Mentre ascoltiamo i racconti dei profughi, nel villaggio si intensificano gli arrivi. Giornalisti soprattutto, ma anche palestinesi di Salem che portano cibo alla moschea destinati a sfamare i nuovi arrivati da Jenin sempre più numerosi. Non ci sono parole sufficienti per descrivere la solidarietà verso i profughi, gli ex detenuti. Imad, fuggito da Jenin una settimana fa con tutta la famiglia, non perde un attimo. Aggiorna su un foglio la lista dei profughi giunti negli ultimi due giorni, si preoccupa di segnalare agli operatori umanitari i casi, molto numerosi, di famiglie separate dall'occupazione del campo, trova una sistemazione per la notte ai nuovi arrivati. Omar Hawashin, 41 anni, racconta della morte del figlio di 12 anni, Mohammad, e di tutto ciò che i soldati hanno portato via ai detenuti.

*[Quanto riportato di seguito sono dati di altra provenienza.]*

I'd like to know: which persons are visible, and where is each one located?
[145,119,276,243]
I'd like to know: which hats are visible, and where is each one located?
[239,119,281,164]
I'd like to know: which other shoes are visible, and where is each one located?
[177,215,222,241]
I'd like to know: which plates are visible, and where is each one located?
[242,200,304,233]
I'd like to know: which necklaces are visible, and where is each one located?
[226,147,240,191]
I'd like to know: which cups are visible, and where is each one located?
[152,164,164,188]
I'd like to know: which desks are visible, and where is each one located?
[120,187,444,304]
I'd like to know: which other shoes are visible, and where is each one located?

«Mohammad è stato ucciso domenica scorsa, mentre con un amico cercava di portare all'ospedale di Jenin un giovane rimasto ferito - racconta - è morto sul colpo mi hanno detto amici e parenti. Non sono riuscito a vederlo, non so dove sia il suo corpo, se sia stato sepolto come vuole la nostra religione o se è stato lasciato in strada come tanti altri». Parla a voce bassa Omar. E' sfibrato dall'ansia. Non sa più nulla di sua moglie e degli altri quattri figli. Era in Haret Hawashin, la zona del campo che prende il nome dalla sua ammule (la famiglia allargata) e che è stata il centro della resistenza all'occupazione per quasi sei giorni.«I muqawamin si sono dispersi durante gli attacchi israeliani - prosegue il suo racconto - Ad un certo punto insieme a un centinaio di altre persone mi sono ritrovato in un edificio non ancora colpito. I combattenti non erano più vicini a noi ma i soldati hanno cominciato a sparare nella nostra direzione. I più anziani hanno deciso perciò che era giunto il momento di consegnarsi agli israeliani per evitare la strage delle nostre donne e dei nostri bambini. Lo abbiamo fatto. Da quel momento non ho saputo più nulla dei miei figli». I soldati gli hanno preso tutto. «Ci hanno ordinato di spogliarci, poi ci hanno preso quello che avevamo: soldi, orologi, anelli, ogni cosa. Io avevo poco in tasca ma qualcuno si è visto portare via 800 shekel (quasi 200 euro)». Nel villaggio intanto aumentano gli arrivi e con essi la confusione, accresciuta dalla presenza di decine di giornalisti.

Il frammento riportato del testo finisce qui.